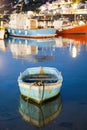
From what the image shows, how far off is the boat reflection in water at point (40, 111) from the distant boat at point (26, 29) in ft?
132

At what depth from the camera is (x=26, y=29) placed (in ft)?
204

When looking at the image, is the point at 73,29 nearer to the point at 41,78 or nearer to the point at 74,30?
the point at 74,30

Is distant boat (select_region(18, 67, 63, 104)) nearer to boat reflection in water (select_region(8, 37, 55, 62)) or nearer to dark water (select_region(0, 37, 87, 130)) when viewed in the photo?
dark water (select_region(0, 37, 87, 130))

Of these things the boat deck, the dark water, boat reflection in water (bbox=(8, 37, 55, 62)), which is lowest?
boat reflection in water (bbox=(8, 37, 55, 62))

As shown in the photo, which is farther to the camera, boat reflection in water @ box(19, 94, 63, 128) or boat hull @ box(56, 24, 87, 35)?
boat hull @ box(56, 24, 87, 35)

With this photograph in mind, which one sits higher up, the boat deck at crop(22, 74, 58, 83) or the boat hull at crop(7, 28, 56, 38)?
the boat deck at crop(22, 74, 58, 83)

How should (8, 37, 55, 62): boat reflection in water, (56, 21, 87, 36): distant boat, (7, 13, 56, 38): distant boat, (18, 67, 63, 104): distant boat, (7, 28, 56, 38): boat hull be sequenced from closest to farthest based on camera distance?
(18, 67, 63, 104): distant boat < (8, 37, 55, 62): boat reflection in water < (7, 28, 56, 38): boat hull < (7, 13, 56, 38): distant boat < (56, 21, 87, 36): distant boat

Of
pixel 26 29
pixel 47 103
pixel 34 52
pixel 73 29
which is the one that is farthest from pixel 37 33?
pixel 47 103

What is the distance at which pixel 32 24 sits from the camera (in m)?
63.4

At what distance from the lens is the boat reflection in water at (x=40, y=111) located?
1860 centimetres

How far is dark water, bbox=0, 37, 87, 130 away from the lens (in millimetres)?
18020

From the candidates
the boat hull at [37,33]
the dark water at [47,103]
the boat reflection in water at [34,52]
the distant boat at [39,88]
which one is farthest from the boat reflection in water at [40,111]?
the boat hull at [37,33]

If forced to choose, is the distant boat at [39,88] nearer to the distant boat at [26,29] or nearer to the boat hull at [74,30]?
the distant boat at [26,29]

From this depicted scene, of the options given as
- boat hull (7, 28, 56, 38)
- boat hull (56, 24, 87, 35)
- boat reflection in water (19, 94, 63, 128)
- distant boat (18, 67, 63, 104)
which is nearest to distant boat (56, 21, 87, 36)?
boat hull (56, 24, 87, 35)
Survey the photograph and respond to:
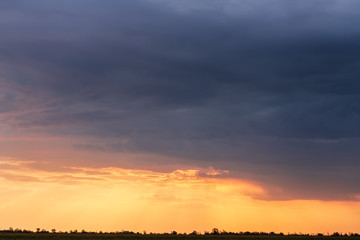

────────────────

• [Short task]: Please rewrite all of the records above as a numbered list, one line per item, with blank lines and pictures left out.

• [Correct output]:
1. From what the image shows, how far off is the boat reflection in water at point (40, 111) from the distant boat at point (26, 29) in ft?
2. 132
3. At what depth from the camera is (x=26, y=29) placed (in ft)?
4. 204
5. When looking at the image, is the point at 73,29 nearer to the point at 41,78 or nearer to the point at 74,30?
6. the point at 74,30
7. Is distant boat (select_region(18, 67, 63, 104)) nearer to boat reflection in water (select_region(8, 37, 55, 62)) or nearer to dark water (select_region(0, 37, 87, 130)) when viewed in the photo?
8. dark water (select_region(0, 37, 87, 130))
9. Of these things the boat deck, the dark water, boat reflection in water (bbox=(8, 37, 55, 62)), which is lowest?
10. boat reflection in water (bbox=(8, 37, 55, 62))
11. As shown in the photo, which is farther to the camera, boat reflection in water @ box(19, 94, 63, 128) or boat hull @ box(56, 24, 87, 35)?
12. boat hull @ box(56, 24, 87, 35)
13. With this photograph in mind, which one sits higher up, the boat deck at crop(22, 74, 58, 83) or the boat hull at crop(7, 28, 56, 38)?
14. the boat deck at crop(22, 74, 58, 83)
15. How should (8, 37, 55, 62): boat reflection in water, (56, 21, 87, 36): distant boat, (7, 13, 56, 38): distant boat, (18, 67, 63, 104): distant boat, (7, 28, 56, 38): boat hull be sequenced from closest to farthest based on camera distance?
16. (18, 67, 63, 104): distant boat < (8, 37, 55, 62): boat reflection in water < (7, 28, 56, 38): boat hull < (7, 13, 56, 38): distant boat < (56, 21, 87, 36): distant boat
17. Of
18. pixel 26 29
19. pixel 47 103
20. pixel 34 52
21. pixel 73 29
22. which is the one that is farthest from pixel 37 33?
23. pixel 47 103
24. What is the distance at which pixel 32 24 sits from the camera (in m)?
25. 63.4
26. At what distance from the lens is the boat reflection in water at (x=40, y=111) located?
27. 1860 centimetres
28. How far is dark water, bbox=0, 37, 87, 130 away from the lens (in millimetres)?
29. 18020
30. From the candidates
31. the boat hull at [37,33]
32. the dark water at [47,103]
33. the boat reflection in water at [34,52]
34. the distant boat at [39,88]
35. which one is farthest from the boat reflection in water at [40,111]?
36. the boat hull at [37,33]
37. If forced to choose, is the distant boat at [39,88] nearer to the distant boat at [26,29] or nearer to the boat hull at [74,30]?
38. the distant boat at [26,29]
39. From this depicted scene, of the options given as
40. - boat hull (7, 28, 56, 38)
41. - boat hull (56, 24, 87, 35)
42. - boat reflection in water (19, 94, 63, 128)
43. - distant boat (18, 67, 63, 104)
44. which is nearest to distant boat (56, 21, 87, 36)?
45. boat hull (56, 24, 87, 35)
46. Survey the photograph and respond to:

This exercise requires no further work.